The Clairvoyants(72)
29
I found I was waiting for William to return, as if he had just gone off on one of his jaunts with his camera, even though the camera, what was left of it and its spool of film, was tucked away on a closet shelf among his sweaters. Part of me longed for him to return to explain himself, to settle things, and part of me dreaded it. I tried to reconstruct the moments of his fall, but they were unclear, blurred and wavering. I wondered if I was having some sort of psychotic break, like Del as a teenager. Then I told myself that if I wondered if I was having a breakdown, I probably was not. I took off Mary Rae’s necklace and set it on the table by the bed, next to the travel alarm clock. I’d abandoned my husband, injured in whatever manner, in that place, and I was certainly a criminal. That he may have intended me harm was beside the point, wasn’t it? I had only Del to rely on for that information. Her insinuation that he’d put something in my wine certainly explained my grogginess that night and the following morning, but I had no proof. And though I’d suspected we’d had sex that night—was I simply half-asleep and unaware? Or had it been something else?
What might have happened if Del hadn’t gotten tired of waiting in the car? The possibilities were ominous. Had he planned to kill me if I hadn’t provided the location of the portfolio? And once she’d insisted on joining us, was his plan simply altered to killing me and leaving Del to take the blame? I felt his grip on my arms, the way he pulled me toward the staircase. And what about Mary Rae? Clearly, it was William she’d loved and couldn’t bear to be separated from. What had happened to her?
Del came to my door with food—a miniature chicken potpie, steaming in its foil pan, glasses of milk and cookies, as if I were a sick child. On the third day of William’s absence she brought me a TV dinner.

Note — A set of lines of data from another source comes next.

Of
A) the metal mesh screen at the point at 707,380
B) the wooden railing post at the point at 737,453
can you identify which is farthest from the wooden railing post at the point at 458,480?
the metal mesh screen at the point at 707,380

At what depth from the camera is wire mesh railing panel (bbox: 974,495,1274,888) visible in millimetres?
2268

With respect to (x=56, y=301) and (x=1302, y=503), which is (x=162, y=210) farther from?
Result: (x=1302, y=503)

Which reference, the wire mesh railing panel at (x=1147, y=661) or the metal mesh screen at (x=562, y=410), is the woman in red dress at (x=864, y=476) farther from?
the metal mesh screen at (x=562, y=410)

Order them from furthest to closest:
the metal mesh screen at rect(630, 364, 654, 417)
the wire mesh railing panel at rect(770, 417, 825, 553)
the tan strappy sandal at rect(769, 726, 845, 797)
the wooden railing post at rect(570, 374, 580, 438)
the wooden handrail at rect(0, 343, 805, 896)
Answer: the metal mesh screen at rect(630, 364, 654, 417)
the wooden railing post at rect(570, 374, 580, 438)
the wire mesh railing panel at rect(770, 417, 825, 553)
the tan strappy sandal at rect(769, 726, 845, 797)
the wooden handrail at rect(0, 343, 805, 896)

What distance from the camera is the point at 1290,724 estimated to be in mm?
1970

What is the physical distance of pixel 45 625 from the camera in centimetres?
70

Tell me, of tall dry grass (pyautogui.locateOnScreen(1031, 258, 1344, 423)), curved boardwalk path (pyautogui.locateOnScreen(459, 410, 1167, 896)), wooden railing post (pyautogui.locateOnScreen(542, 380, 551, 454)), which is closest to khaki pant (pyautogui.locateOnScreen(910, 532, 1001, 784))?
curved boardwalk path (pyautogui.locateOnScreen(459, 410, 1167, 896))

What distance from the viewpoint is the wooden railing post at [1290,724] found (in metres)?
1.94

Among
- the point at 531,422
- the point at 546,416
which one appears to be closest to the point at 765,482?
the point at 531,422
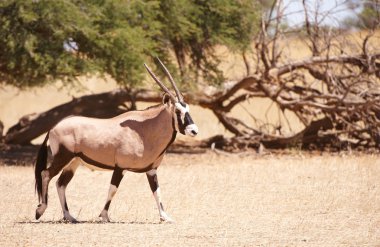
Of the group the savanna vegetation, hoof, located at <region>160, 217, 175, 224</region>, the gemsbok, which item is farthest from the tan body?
the savanna vegetation

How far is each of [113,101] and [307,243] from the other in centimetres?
1234

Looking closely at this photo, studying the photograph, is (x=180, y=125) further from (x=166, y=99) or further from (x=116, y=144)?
(x=116, y=144)

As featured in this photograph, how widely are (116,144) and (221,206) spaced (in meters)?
2.14

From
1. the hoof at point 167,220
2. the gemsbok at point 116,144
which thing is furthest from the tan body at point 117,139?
the hoof at point 167,220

She plopped down beside me on the bed and set it in my lap.
“You’ve lost your creativity.” I picked up the fork and jabbed at the chicken cutlet in its compartment. “How long are you going to keep bringing me food?”

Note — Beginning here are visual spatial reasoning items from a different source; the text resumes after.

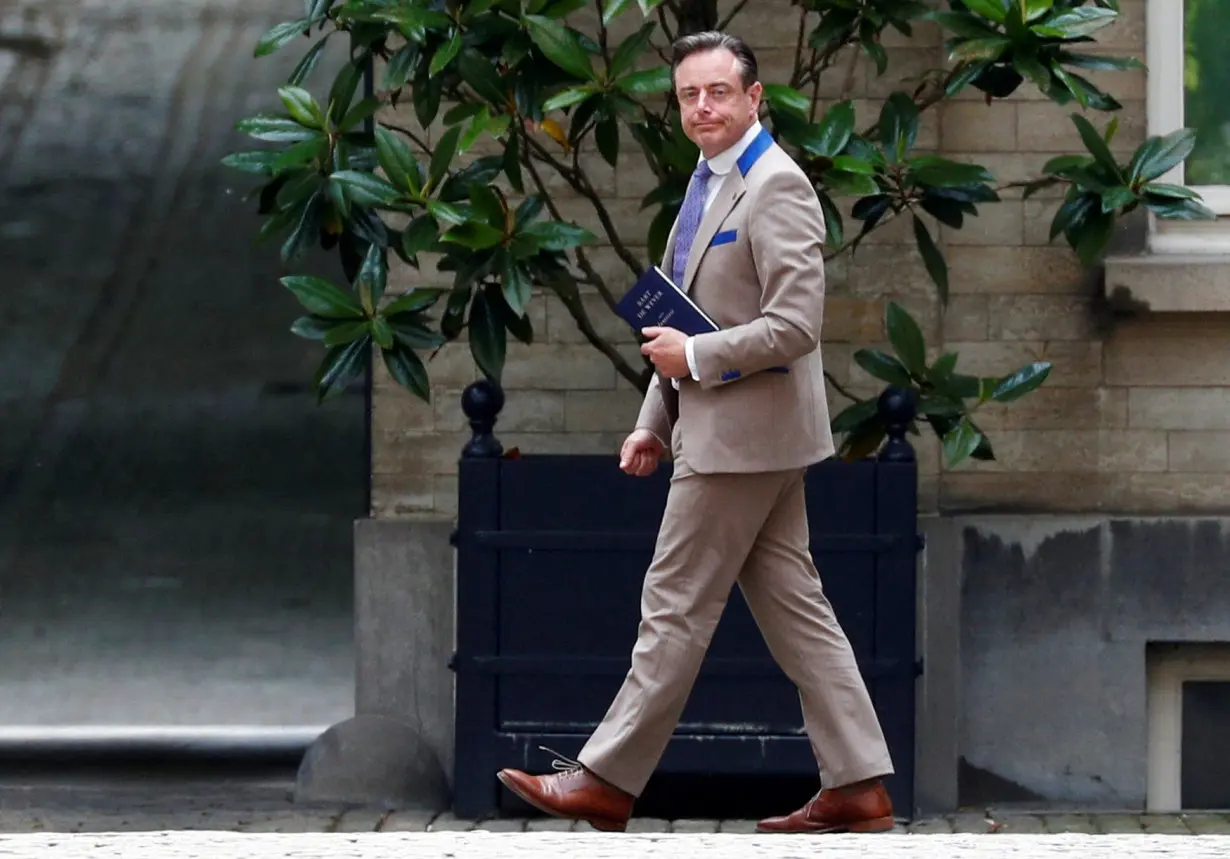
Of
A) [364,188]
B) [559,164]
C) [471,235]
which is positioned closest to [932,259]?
[559,164]

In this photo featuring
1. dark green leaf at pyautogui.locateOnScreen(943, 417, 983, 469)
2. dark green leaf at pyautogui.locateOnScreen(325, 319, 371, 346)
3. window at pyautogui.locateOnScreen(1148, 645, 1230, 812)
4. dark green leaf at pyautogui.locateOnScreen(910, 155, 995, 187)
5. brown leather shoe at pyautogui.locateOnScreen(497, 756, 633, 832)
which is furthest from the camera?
window at pyautogui.locateOnScreen(1148, 645, 1230, 812)

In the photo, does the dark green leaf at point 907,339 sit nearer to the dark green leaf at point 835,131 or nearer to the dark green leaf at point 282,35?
the dark green leaf at point 835,131

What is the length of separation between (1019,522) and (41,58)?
12.6 feet

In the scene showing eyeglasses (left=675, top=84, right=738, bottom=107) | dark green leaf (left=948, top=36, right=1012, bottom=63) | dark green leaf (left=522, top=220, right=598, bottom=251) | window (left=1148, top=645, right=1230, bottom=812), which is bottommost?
window (left=1148, top=645, right=1230, bottom=812)

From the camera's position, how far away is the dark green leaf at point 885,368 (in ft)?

Del fished a carrot off the tray. “How long are you going to hide?”
“I’m not sure what to do now.” I took a bite of the chicken.
“Anything you want,” she said.
“Well, he’s been missing for over forty-eight hours. Should I report it to the police?”

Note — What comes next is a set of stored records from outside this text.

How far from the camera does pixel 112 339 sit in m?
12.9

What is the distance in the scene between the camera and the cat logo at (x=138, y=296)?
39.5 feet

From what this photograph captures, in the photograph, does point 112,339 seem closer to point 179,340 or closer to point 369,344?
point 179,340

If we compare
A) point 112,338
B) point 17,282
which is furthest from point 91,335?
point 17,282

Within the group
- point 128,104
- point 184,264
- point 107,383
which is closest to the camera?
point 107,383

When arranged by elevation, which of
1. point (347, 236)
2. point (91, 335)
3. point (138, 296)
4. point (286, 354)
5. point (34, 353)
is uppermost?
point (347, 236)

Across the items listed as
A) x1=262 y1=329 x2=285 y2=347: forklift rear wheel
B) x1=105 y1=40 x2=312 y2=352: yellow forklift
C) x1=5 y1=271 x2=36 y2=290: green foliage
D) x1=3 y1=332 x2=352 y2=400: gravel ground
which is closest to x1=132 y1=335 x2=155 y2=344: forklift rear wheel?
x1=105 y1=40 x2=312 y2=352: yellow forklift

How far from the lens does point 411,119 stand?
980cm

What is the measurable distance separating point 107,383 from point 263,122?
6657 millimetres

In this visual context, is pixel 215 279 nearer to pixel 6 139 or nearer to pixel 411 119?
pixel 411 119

Del had an aversion to police officers, doctors, and anyone involved in the role of public welfare. In her eyes they’d all either forsaken her or lied to her; their occupations involved the kind of trickery we undertook as children, misrepresenting the dead. They claimed to help, but they did not.
“That’s what you want to do?” she said.
I had to admit when I considered reporting William missing I felt a terrible vertigo, as if I were peering down into the gorge. I waited for Del to talk me out of it, for her to convince me I shouldn’t call anyone. Then she took Mary Rae’s journal out from beneath her sweater.
“Here,” she said. “Put this wherever you have that portfolio he was looking for.”
I took the journal from her and set it on the end table beside the little travel clock. I was waiting for more of her plan. There was always a plan with Del; some scheme would follow.
“And?” I said. “What?”
“If anyone asks where good old Will is, you can say he took off. You two hadn’t been getting along, and he said he was leaving you.”
Del took a piece of the chicken and put it in her mouth, then spit it out into the palm of her hand. I handed her a tissue, and she wrapped the chicken in it.
“So, we never went to the asylum in Buffalo.”
She widened her eyes, innocently. “That’s right,” she said.
“We borrowed Geoff’s car and drove to Connecticut to see our mother,” I said.
There was no body to hide this time. Only an absence.
“He’s gone,” Del said. “You’re free.”
I wanted to ask her exactly what she’d seen at the bottom of the stairs, but I hadn’t wanted to force her to relive it. I knew I should have seen his body, cradled his head as he drew his last breaths, apologized for saying the things I’d said, for making him miserable, for being a hard person to make happy. After all, I had no real evidence he had killed Mary Rae, and now I had even less chance to discover it.
I watched Del carefully. “Are you sure he was gone?”
She put another carrot in her mouth, chewed, ate another. She dipped a finger in the mashed potatoes.
Outside I could hear someone chopping at the snow on the sidewalk with a shovel. “I’m sorry,” she said.
“I just can’t believe it,” I said. “It doesn’t feel real.”
I covered my head with the afghan. After a few minutes, Del rose from the bed.
“You just have to forget it ever happened,” she said.
Those words I’d told her once. They hadn’t really done any good then, and I wondered if they would help me now. Del left the apartment and stood on the other side of the closed door. “Lock the door,” she said, and I knew she wouldn’t leave until I did.
I would accept that William was gone, that our life together would never resume the way it had been. He wouldn’t walk into my little bedsit, take a shower, sit at the desk in the corner, lie down beside me on the bed. He would never touch me again—what I had come to see as the basis for whatever grief I carried, though I understood that our physical closeness had a terrible edge to it.